Really starting to wonder if it is indeed me, not them.

Was talking to a couple of friends the other day about cars - hardly my area of expertise, as demonstrated by the ineptitude displayed during the GM years - and threw out the observation that if I could have any car in the world, I'd like an Aston Martin DB9.

To which, one friend said, 'But the insurance on an Aston Martin would be so high.'

She raised a valid point. Because, you know, that IS why I don't already have an Aston Martin...

Monday, July 13, 2009

Going postal

Sent my previous landlords a rent cheque a few weeks ago - the last one, in fact, in a long line of cheques I've been sending them for (a personal record) nine months. The envelope (and the cheque within) got returned to me with no significant action taken such as postmarking the stamp (or indeed, cashing the cheque). No evidence whatsoever to indicate that it had ever left my possession. Or that it was any different than the several other cheques I've had to send over to the nincompoops at the previous landlord's office.

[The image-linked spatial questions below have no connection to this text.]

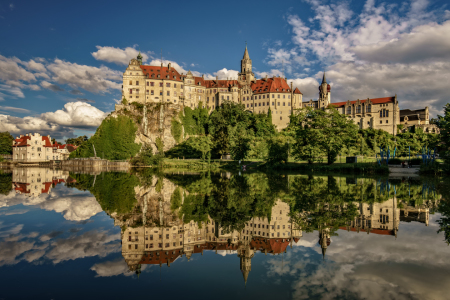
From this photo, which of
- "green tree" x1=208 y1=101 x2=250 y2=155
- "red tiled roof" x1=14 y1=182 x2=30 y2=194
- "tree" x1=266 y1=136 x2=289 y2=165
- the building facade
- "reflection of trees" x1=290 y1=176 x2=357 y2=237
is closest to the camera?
"reflection of trees" x1=290 y1=176 x2=357 y2=237

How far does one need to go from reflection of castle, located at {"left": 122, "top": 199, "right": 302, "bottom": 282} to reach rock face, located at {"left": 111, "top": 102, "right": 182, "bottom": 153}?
65.1m

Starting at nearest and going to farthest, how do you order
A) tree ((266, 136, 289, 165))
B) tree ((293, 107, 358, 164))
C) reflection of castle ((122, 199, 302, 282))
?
reflection of castle ((122, 199, 302, 282)) < tree ((293, 107, 358, 164)) < tree ((266, 136, 289, 165))

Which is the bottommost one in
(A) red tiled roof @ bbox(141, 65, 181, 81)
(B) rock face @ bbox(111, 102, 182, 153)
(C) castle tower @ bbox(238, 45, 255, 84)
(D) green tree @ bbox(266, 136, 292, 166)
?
(D) green tree @ bbox(266, 136, 292, 166)

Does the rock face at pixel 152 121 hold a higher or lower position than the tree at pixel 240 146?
higher

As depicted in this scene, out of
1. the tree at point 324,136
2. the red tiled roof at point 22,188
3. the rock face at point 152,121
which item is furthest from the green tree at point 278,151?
the rock face at point 152,121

Mysterious you say? Indeed it was.

Although often content to leave mysteries well enough alone (I've seen the films, I know what happens to girls who go nosing around business that isn't their own), somehow I couldn't bring myself to leave this one unsolved. So I took the envelope down to the post-office and put the problem to the lady behind the counter.

She examined the envelope as thoroughly as I'd hoped she would. She looked at it forward and backwards, upside down and right way round. She might even have smelled it. She took it away and brought it back. And in the end, she said 'so why have they sent it back to you?'

To which I replied, incensed and justifiably so I feel, 'I don't know, THAT'S WHAT I JUST ASKED YOU'.

In the end we agreed on sending it as a recorded delivery and no more was said about the mystery of its return.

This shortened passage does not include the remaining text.